If passed, this proposal would prolong the current 0.5-mil property tax for a period of 30 years and use the money raised for safeguarding parks and other open spaces in the Ann Arbor area.

Opponents to Proposal B say the proposition could cause housing and rental costs to increase, possibly hurting students’ interests.

The two-hour public forum tried to address these concerns, as well as respond to the urban sprawl issue, which supporters say is one reason for the Greenbelt.

Mike Garfield, director of the Ann Arbor-based Ecology Center, supports Proposal B because urban sprawl affects water and air pollution, two of his major concerns. “While relatively clean now, some parts of the Huron River are close to the eight to ten percent tipping point,” he said.

The Huron River is a major source of drinking water for the city.
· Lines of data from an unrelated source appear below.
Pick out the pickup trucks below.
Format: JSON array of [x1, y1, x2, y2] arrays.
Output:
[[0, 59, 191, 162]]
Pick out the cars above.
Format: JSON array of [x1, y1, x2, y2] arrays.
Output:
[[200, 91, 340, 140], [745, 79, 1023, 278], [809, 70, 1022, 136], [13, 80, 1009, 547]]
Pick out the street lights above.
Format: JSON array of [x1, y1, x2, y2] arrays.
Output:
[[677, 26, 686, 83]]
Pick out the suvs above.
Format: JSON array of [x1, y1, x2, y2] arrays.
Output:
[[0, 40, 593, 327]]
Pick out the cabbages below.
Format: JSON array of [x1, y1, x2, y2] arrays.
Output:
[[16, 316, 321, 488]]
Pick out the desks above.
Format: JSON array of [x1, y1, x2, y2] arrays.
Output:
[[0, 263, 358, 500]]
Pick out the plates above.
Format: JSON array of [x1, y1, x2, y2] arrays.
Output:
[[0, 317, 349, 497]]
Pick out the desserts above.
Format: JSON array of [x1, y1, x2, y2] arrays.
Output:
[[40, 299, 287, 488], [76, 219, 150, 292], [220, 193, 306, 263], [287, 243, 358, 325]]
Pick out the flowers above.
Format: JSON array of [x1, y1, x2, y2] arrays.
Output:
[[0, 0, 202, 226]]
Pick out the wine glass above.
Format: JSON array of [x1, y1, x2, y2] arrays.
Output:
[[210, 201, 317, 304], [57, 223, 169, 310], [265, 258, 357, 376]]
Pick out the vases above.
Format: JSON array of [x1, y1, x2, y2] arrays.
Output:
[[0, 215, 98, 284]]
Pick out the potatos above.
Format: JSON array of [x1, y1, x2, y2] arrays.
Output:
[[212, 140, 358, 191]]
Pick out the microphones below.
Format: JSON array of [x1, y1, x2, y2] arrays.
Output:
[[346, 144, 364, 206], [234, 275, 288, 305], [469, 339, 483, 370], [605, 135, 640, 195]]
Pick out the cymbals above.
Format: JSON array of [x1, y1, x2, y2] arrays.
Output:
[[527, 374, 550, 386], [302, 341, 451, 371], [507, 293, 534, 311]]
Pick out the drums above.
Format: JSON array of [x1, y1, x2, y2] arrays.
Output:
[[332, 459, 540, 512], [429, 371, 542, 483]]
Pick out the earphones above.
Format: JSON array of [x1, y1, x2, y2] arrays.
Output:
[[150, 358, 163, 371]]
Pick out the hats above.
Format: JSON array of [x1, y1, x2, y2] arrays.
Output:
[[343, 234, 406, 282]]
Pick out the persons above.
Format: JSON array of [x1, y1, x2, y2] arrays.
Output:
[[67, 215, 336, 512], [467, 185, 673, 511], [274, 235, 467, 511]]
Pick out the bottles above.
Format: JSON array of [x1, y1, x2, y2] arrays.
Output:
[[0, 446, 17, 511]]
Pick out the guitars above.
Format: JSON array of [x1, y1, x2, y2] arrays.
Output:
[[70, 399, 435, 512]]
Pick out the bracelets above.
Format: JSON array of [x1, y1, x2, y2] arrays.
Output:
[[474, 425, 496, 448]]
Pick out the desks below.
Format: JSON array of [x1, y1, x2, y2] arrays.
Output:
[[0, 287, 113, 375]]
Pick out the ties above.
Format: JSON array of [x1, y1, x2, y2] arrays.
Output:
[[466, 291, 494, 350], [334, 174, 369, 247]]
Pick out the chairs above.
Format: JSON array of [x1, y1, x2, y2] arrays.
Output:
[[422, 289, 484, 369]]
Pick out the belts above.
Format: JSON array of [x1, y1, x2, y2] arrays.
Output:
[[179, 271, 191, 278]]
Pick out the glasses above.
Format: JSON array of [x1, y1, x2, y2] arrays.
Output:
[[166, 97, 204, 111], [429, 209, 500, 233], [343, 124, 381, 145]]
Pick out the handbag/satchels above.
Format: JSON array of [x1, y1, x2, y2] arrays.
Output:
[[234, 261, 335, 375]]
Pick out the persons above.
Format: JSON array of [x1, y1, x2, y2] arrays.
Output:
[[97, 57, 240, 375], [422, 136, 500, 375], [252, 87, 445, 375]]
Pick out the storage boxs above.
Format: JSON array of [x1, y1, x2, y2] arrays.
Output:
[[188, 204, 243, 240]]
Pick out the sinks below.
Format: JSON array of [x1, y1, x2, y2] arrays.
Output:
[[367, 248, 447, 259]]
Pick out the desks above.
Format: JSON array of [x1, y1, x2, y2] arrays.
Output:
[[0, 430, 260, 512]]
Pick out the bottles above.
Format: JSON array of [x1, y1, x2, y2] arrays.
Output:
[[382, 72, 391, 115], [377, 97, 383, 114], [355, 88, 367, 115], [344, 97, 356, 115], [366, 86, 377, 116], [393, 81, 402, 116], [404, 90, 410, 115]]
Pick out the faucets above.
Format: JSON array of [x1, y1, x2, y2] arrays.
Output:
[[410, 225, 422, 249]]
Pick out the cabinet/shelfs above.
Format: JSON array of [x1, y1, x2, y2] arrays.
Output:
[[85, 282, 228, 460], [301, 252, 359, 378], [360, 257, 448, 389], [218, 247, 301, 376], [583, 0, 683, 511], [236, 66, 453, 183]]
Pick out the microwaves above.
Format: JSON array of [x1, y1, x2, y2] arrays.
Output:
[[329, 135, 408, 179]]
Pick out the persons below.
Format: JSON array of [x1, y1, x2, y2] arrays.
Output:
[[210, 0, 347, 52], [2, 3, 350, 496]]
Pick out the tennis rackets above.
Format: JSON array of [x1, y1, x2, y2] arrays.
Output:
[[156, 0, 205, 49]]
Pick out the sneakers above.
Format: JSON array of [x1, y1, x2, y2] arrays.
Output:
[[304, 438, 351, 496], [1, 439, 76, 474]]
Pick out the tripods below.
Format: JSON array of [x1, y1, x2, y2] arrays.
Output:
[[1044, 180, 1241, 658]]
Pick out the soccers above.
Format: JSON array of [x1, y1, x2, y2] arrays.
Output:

Garfield also noted that traffic and air pollution could cause serious breathing problems for the city’s residents.

But another panelist, Margaret Dewar, said she has never voted against parks but does not like urban sprawl.

“I oppose Proposal B because it won’t deal with problems of urban sprawl, it’s fiscally irresponsible and it’s a boon to NIMBY (Not In My Backyard)-ism,” Dewar said, who is a professor in the College of Urban Planning and Architecture.

LSA senior Dana Leavitt said she thought the forum was informative. “It’s really relevant to what I’m studying in my (American culture) class,” she said.

“The pollution and the run-off (from the Huron River) are problems that affect everyone, and affordable housing is an issue for people who live in Ann Arbor or work here and for students.”

The event, which was sponsored by Students for Public Interest Research Group in Michigan, was followed by an hour-long question-and-answer session.